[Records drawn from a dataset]
# # # # # # #

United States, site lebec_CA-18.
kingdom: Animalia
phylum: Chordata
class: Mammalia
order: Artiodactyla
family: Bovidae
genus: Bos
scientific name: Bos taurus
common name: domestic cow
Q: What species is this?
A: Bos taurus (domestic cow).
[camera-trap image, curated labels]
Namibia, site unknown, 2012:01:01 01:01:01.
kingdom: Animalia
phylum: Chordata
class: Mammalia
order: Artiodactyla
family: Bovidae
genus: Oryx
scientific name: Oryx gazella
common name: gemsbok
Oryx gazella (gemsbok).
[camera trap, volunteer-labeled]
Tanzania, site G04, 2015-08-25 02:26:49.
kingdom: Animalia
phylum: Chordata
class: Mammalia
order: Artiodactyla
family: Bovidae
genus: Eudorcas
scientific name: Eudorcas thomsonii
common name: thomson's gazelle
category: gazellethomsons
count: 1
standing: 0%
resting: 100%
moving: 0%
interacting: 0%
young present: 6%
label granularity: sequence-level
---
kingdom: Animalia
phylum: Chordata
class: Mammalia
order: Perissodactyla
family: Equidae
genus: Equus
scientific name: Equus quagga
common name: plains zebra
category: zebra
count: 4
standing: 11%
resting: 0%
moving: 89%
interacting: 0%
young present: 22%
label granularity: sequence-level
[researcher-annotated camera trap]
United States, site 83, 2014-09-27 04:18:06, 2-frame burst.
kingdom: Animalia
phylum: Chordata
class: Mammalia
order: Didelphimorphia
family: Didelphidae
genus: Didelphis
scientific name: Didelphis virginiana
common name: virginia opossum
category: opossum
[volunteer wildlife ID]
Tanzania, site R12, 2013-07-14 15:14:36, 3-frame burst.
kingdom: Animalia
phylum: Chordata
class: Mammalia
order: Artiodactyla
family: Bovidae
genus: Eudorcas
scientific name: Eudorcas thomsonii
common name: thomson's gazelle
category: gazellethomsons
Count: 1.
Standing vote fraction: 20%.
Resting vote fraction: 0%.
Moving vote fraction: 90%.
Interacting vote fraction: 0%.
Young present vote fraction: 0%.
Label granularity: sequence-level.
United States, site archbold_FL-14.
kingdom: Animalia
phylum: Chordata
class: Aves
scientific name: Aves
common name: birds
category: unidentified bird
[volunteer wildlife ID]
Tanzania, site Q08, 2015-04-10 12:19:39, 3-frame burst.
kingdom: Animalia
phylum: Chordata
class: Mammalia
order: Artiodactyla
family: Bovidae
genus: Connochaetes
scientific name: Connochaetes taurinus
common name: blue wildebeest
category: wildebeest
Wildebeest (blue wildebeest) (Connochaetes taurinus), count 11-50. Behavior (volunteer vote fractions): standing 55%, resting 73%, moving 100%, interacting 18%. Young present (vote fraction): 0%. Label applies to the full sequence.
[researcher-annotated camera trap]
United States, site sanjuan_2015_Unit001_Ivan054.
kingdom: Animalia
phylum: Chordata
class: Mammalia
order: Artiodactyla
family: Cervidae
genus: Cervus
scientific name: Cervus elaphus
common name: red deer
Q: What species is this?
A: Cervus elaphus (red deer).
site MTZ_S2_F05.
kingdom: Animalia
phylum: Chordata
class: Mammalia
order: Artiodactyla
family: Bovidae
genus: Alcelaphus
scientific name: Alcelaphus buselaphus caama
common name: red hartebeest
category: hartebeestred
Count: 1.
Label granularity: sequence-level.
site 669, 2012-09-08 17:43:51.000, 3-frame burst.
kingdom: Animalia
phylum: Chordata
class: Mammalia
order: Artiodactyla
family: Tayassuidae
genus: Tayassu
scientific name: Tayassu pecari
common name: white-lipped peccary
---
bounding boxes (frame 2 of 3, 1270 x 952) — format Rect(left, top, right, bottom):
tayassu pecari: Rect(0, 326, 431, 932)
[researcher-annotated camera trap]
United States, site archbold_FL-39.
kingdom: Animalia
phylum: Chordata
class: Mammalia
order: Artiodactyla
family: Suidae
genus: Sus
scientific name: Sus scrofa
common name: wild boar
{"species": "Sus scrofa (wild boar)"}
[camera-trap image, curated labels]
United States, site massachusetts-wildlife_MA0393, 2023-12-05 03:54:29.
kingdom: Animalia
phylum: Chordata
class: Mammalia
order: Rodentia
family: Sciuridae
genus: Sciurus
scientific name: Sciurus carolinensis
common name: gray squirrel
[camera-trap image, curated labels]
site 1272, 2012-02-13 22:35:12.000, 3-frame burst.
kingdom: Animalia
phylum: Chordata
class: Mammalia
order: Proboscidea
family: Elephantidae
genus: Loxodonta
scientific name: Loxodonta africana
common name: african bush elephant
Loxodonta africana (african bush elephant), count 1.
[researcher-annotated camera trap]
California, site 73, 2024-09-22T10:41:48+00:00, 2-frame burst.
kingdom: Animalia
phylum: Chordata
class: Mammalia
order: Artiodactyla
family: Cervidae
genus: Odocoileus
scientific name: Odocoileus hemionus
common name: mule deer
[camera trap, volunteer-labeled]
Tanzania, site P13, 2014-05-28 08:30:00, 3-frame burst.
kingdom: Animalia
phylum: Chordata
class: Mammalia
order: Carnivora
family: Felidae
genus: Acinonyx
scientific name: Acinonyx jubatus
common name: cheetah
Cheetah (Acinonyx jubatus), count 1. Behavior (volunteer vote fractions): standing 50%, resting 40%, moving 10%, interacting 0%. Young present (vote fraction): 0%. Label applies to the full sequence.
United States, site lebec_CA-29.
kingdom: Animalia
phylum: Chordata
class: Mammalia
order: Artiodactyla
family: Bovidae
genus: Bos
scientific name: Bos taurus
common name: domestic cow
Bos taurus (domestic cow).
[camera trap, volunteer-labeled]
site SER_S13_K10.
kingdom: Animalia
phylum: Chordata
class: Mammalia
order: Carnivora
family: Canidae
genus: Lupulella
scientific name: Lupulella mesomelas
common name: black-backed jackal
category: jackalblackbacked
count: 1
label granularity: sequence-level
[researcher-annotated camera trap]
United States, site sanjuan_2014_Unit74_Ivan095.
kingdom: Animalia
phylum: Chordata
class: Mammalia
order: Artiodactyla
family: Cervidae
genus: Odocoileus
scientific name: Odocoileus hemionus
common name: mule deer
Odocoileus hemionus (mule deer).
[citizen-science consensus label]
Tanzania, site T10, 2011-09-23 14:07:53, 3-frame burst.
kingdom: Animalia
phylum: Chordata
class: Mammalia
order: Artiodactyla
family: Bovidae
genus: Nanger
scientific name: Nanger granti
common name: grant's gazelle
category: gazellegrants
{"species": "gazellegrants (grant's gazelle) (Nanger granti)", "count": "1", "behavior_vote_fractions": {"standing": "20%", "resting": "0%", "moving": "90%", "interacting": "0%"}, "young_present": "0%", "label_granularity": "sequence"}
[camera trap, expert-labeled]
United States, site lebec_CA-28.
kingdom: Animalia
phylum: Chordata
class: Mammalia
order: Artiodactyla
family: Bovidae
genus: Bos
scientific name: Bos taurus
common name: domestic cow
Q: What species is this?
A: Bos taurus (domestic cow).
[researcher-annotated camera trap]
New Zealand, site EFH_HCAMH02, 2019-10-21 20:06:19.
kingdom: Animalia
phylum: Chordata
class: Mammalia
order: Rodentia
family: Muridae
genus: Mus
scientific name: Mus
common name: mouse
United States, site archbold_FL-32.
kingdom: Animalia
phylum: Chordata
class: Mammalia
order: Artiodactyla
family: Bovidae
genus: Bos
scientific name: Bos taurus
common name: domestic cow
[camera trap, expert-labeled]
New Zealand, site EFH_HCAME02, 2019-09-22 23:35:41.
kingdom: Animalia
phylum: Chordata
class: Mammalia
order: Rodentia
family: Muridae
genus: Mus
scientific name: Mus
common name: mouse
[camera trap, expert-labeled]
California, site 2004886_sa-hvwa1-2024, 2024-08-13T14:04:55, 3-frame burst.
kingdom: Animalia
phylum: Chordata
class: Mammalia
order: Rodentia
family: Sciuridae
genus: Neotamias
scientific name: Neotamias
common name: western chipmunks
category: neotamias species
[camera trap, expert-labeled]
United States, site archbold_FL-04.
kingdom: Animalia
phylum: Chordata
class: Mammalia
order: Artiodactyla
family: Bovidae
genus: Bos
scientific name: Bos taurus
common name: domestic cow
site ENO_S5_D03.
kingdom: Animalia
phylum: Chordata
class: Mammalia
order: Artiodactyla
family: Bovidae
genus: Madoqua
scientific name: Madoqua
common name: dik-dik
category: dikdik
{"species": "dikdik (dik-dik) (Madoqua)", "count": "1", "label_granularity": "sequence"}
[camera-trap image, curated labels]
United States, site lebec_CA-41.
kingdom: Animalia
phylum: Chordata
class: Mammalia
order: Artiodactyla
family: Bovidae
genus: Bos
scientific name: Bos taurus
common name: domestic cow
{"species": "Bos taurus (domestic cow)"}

# # # # # # #

## WHAT NEEDS TO BE DONE:
Look through the entries and return every line where "granti" appears.

## WORKED SOLUTION:
scientific name: Nanger granti
{"species": "gazellegrants (grant's gazelle) (Nanger granti)", "count": "1", "behavior_vote_fractions": {"standing": "20%", "resting": "0%", "moving": "90%", "interacting": "0%"}, "young_present": "0%", "label_granularity": "sequence"}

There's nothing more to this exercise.